研究の方向性などについて専門家の助言をもらうチャンスもある。18年は6月に京大などの先生らが洛北を訪れ、研究内容に実践的なアドバイスをした。生徒たちは予定時間をオーバーして、専門家らに質問を浴びせたという。3月の発表を目指し、現在も探究を続けている。

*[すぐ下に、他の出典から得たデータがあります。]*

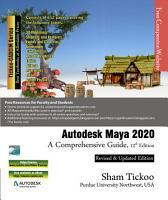 Autodesk Maya 2020  A Comprehensive Guide  12th Edition PDF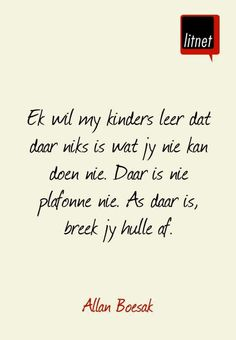 Leer kinders Afrikaanse Quotes, Beautiful Words, Positive Quotes, Qoutes, Literature, Poetry, Inspirational Quotes, Van, Positivity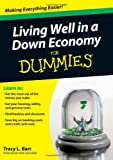 Living Well in a down Economy for Dummies, Dummies Press Staff and Tracy L. Barr, 0470401176
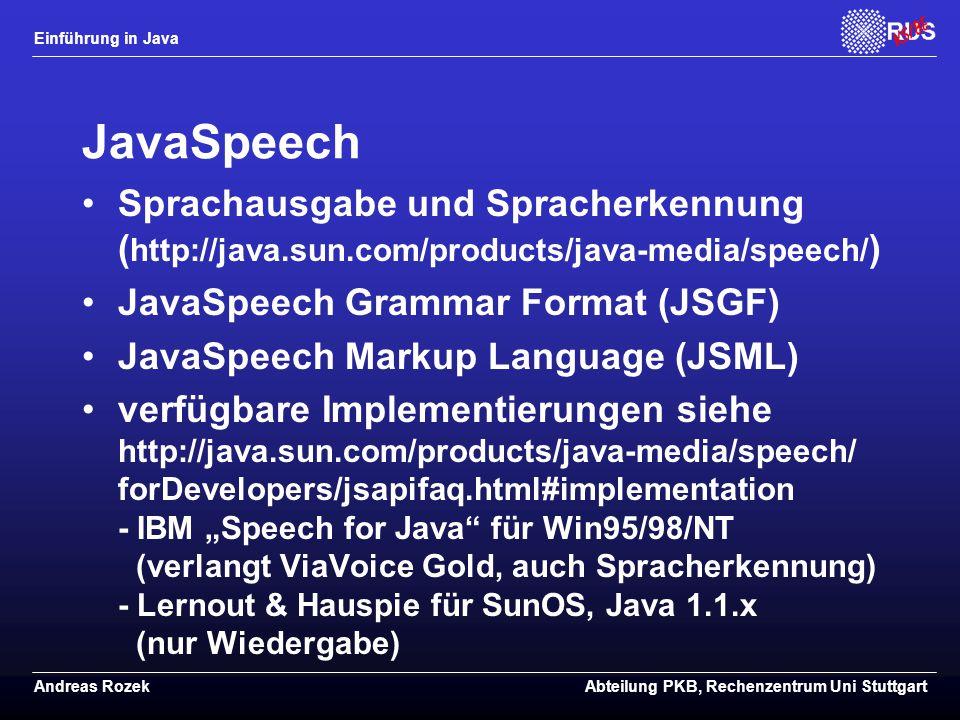 """Einführung in Java Andreas RozekAbteilung PKB, Rechenzentrum Uni Stuttgart JavaSpeech Sprachausgabe und Spracherkennung ( http://java.sun.com/products/java-media/speech/ ) JavaSpeech Grammar Format (JSGF) JavaSpeech Markup Language (JSML) verfügbare Implementierungen siehe http://java.sun.com/products/java-media/speech/ forDevelopers/jsapifaq.html#implementation - IBM """"Speech for Java für Win95/98/NT (verlangt ViaVoice Gold, auch Spracherkennung) - Lernout & Hauspie für SunOS, Java 1.1.x (nur Wiedergabe)"""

高校3年間のカリキュラムである文理コースは中高一貫コースより時間の余裕がないため、課題探究のような授業は少なめだが、授業のない土曜日などを利用し、様々な科学に挑戦する「サイエンスチャレンジ」という講座を開いている。18年度の講座は「脳がものを見るまで」や「斜方投射チャレンジ」「緑に光る大腸菌をつくろう」など20以上を予定している。こうした講座はどのコースの生徒も参加できる。サイエンス部という部活動もあり、18年度は男子生徒が日本生物学オリンピックで金賞を受賞した。

課題を見つけて解決方法を仮定し、実験や調査を繰り返して実証する。「理系も文系も関係なく、大学でも社会にでてからも一生役に立つ学術を身につけてほしい」。これが洛北サイエンスの目指すところだと山本校長は強調する。